Хихиканье, доносящееся из-под кровати, под которую он знал, что я никак не залезу, потому как она была слишком низкой, означало только одно: доставать его оттуда также придётся хитростью.
- Эрнст Фердинанд Розенберг-Кальтенбруннер! Как ты думаешь, что бы сказал твой отец, увидев тебя сейчас? Разве этим немецкие офицеры знамениты: тем, что прячутся под своими кроватями? - я не сдержала победной улыбки при последовавшей тишине, зная, что была на правильном пути. - Вот уж не слышала о таком "славном" армейском поведении. Твой отец был бы очень разочарован, молодой человек. Очень разочарован.

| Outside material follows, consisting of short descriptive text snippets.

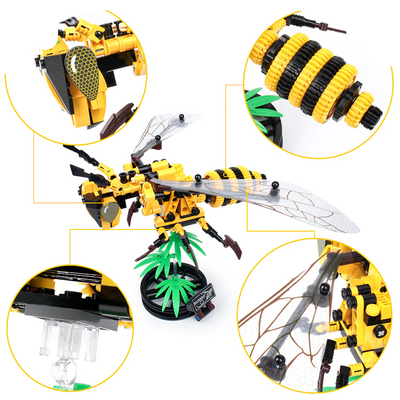 Simulated DIY Bee (236pieces) -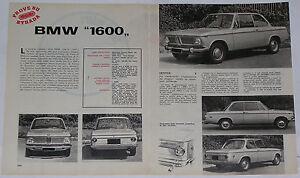 Test-Drive-Prova-1967-BMW-1600-SERIE-02-E114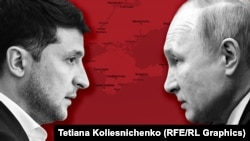 Зеленский и Путин. Коллаж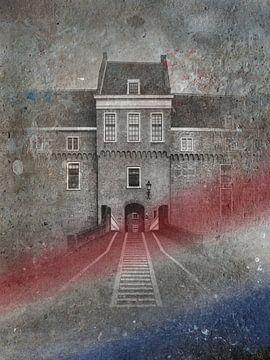 Schloss Woerden von Danny den Breejen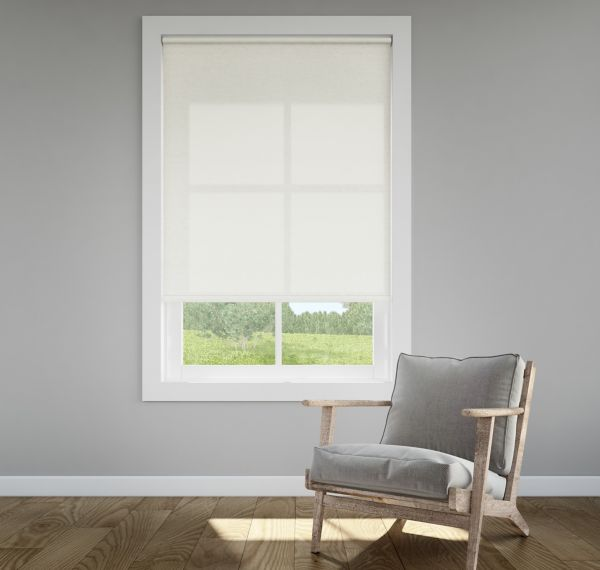 Trim+Go™ Fabric Roller Shades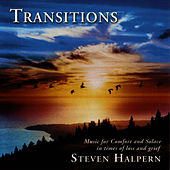 Play & Download Transistions by Steven Halpern | Napster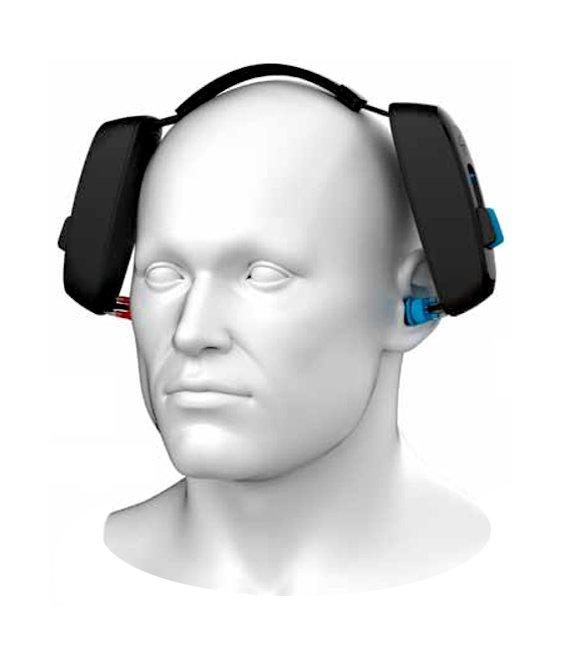 Tappi antirumore tappi fonoassorbenti tappi ear for Tappi orecchie antirumore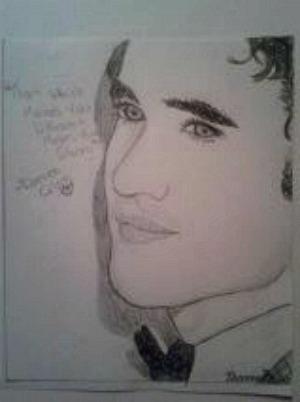 Darren Criss by deanna98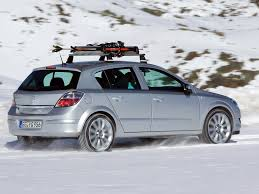 opel astra 5 doors specs 2007 2008 2009 autoevolution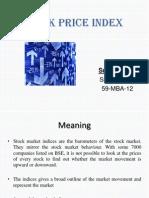 Stock Price Index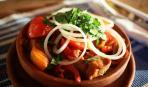 Сытный ужин для всей семьи: оджахури по-грузински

Несколькими секундами позже мой сын вылез из-под кровати с таким тяжким вздохом, что мне стоило огромных усилий сохранить серьёзный вид.
- А теперь показывай давай, что ты там такое прячешь.
- Не могу. - Эрни отвёл взгляд, по прежнему сжимая что-то в кулаке. И тут, впервые хорошенько присмотревшись, я разглядела знакомые цвета ленты у него на шее и вскрикнула. Руки мои враз похолодели от моей догадки, и на сей раз я не церемонясь начала силой разжимать его пальцы, несмотря на все его отчаянные протесты.
- Эрнст, откуда ты это взял? - спросила я его престрогим тоном, стараясь унять дрожь в пальцах, в которых я держала Крест за Боевые Заслуги со шпагами - точную копию того, каким наградил Эрнста фюрер в сорок четвёртом году.
Я никак не могла заставить себя сначала его перевернуть, но едва не выронила этот треклятый крест, наконец-то себя пересилив. Выгравированное чётко и ясно в металле "Обергруппенфюреру Доктору Эрнсту Кальтенбруннеру" не оставило мне никаких сомнений: крест был подлинный и принадлежал раньше моему покойному Эрнсту. Я столько раз видела, как он надевал с утра награду, пропуская ленту под ворот кителя, что увидев её сейчас на моём сыне, я всерьёз усомнилась в своём психическом состоянии, или хотя бы в том, что мне всё это не снилось.
- Эрни, - я взяла сына за подбородок, заставляя его взглянуть мне в глаза. - Отвечай мне, где ты это взял?
- Сказал же, не могу, - упрямо повторил он. - Я поклялся молчать. Я не могу взять и нарушить слово. Моя честь зовётся верностью.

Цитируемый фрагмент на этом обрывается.